***** Dataset entries *****
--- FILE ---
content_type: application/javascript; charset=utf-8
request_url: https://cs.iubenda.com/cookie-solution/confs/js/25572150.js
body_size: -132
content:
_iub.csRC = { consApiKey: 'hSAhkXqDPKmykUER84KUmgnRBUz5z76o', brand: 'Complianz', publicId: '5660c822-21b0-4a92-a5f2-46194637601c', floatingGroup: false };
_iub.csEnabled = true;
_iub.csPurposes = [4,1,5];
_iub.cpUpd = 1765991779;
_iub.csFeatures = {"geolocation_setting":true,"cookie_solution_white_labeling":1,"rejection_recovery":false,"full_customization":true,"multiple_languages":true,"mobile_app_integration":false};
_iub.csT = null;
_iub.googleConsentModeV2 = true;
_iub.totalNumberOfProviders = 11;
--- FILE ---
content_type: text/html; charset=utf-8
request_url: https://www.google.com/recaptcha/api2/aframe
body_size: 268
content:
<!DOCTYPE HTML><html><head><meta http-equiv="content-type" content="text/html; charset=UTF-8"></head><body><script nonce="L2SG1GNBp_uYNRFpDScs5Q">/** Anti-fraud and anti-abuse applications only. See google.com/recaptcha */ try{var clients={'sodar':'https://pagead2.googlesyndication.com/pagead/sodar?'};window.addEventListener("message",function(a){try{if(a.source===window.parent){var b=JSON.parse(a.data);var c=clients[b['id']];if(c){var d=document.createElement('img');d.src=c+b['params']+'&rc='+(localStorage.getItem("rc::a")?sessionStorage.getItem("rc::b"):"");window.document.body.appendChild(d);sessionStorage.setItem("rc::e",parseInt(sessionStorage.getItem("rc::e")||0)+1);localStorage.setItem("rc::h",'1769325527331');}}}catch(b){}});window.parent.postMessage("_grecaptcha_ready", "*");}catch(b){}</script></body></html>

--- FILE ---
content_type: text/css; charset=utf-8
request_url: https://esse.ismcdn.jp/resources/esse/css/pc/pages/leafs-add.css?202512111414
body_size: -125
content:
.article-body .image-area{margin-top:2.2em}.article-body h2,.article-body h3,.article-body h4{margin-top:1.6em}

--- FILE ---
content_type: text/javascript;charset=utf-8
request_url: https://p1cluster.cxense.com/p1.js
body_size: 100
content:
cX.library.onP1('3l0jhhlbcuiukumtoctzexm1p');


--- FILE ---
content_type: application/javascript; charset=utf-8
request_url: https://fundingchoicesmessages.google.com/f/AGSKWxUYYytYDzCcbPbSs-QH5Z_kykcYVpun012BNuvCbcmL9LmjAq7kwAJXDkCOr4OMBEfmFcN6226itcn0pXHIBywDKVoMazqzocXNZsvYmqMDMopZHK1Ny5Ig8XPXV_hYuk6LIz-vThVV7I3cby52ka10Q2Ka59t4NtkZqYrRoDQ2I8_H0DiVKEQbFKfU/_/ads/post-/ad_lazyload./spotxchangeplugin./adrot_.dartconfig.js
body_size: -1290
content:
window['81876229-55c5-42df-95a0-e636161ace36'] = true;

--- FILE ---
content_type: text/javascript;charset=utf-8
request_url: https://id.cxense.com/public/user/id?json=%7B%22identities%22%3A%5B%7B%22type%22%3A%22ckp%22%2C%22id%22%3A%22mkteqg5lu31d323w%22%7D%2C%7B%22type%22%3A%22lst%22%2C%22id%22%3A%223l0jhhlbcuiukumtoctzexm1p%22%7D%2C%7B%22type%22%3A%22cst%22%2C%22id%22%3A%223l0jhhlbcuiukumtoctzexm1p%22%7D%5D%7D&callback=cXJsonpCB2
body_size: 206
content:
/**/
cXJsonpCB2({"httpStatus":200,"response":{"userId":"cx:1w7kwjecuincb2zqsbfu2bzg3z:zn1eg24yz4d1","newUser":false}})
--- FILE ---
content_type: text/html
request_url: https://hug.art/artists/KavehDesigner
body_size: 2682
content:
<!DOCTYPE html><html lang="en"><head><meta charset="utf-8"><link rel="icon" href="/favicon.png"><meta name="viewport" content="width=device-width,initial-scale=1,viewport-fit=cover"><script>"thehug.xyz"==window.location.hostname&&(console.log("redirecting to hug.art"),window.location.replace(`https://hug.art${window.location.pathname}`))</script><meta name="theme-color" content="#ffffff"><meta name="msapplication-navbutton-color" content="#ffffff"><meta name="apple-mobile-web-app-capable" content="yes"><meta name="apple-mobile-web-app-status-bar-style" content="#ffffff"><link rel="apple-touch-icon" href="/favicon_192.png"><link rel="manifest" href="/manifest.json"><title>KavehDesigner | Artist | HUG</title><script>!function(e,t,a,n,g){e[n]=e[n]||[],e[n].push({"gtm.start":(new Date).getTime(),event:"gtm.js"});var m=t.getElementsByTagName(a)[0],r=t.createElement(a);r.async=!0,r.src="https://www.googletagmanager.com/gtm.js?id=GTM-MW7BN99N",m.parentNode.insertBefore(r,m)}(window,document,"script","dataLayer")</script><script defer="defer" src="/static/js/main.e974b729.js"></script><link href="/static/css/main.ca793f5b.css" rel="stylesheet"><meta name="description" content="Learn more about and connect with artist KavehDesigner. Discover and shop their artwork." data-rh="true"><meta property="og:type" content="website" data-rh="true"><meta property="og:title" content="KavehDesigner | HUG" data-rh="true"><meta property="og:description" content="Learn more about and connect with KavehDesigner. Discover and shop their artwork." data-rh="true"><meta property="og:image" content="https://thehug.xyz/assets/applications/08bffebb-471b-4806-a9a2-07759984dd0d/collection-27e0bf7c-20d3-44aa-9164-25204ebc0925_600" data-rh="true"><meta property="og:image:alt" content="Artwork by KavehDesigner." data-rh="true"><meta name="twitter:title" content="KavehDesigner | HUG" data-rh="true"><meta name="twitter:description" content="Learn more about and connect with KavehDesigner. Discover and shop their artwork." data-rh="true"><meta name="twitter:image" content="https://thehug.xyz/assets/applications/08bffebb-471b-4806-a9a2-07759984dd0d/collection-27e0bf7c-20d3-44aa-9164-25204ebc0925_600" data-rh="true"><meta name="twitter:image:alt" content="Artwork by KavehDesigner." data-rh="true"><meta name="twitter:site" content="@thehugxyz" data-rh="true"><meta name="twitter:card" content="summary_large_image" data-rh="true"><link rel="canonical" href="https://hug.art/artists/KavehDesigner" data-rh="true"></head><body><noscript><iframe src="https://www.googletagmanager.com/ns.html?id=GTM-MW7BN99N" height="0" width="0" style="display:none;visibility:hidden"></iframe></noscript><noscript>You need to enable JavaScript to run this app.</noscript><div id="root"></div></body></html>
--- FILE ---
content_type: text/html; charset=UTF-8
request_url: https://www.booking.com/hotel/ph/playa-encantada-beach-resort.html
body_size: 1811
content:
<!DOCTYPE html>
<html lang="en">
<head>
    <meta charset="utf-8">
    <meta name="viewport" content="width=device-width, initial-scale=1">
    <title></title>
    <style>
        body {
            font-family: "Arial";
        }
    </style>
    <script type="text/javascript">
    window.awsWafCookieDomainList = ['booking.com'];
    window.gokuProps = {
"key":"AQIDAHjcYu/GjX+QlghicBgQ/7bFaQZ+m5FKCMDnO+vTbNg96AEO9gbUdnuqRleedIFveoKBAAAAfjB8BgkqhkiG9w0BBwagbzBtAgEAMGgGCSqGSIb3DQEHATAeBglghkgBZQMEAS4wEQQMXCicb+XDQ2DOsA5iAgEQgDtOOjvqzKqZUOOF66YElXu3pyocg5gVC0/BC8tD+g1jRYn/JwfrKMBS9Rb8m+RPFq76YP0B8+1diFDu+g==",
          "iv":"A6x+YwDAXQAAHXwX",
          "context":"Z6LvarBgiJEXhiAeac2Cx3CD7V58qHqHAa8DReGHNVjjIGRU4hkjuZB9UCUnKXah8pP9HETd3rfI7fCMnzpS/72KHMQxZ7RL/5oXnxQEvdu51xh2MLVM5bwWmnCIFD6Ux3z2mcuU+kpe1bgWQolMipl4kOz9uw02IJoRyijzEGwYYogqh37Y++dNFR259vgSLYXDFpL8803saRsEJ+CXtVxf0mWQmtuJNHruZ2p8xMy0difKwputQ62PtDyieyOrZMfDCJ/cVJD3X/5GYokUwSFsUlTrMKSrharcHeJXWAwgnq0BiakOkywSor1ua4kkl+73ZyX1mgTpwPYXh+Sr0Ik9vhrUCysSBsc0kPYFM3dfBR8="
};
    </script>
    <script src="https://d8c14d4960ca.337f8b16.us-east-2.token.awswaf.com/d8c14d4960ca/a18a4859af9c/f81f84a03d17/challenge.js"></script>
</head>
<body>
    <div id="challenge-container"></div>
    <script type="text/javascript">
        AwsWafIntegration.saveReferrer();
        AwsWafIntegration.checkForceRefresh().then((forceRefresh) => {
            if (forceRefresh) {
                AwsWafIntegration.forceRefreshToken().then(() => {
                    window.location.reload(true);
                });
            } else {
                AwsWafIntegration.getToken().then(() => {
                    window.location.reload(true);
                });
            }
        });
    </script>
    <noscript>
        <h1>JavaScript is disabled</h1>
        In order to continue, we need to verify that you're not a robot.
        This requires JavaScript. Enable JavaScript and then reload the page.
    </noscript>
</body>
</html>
*****
**What this task involves**. Wherever the word "false" occurs in the data, copy that whole line.

**Answer for the task**.
_iub.csRC = { consApiKey: 'hSAhkXqDPKmykUER84KUmgnRBUz5z76o', brand: 'Complianz', publicId: '5660c822-21b0-4a92-a5f2-46194637601c', floatingGroup: false };
_iub.csFeatures = {"geolocation_setting":true,"cookie_solution_white_labeling":1,"rejection_recovery":false,"full_customization":true,"multiple_languages":true,"mobile_app_integration":false};
cXJsonpCB2({"httpStatus":200,"response":{"userId":"cx:1w7kwjecuincb2zqsbfu2bzg3z:zn1eg24yz4d1","newUser":false}})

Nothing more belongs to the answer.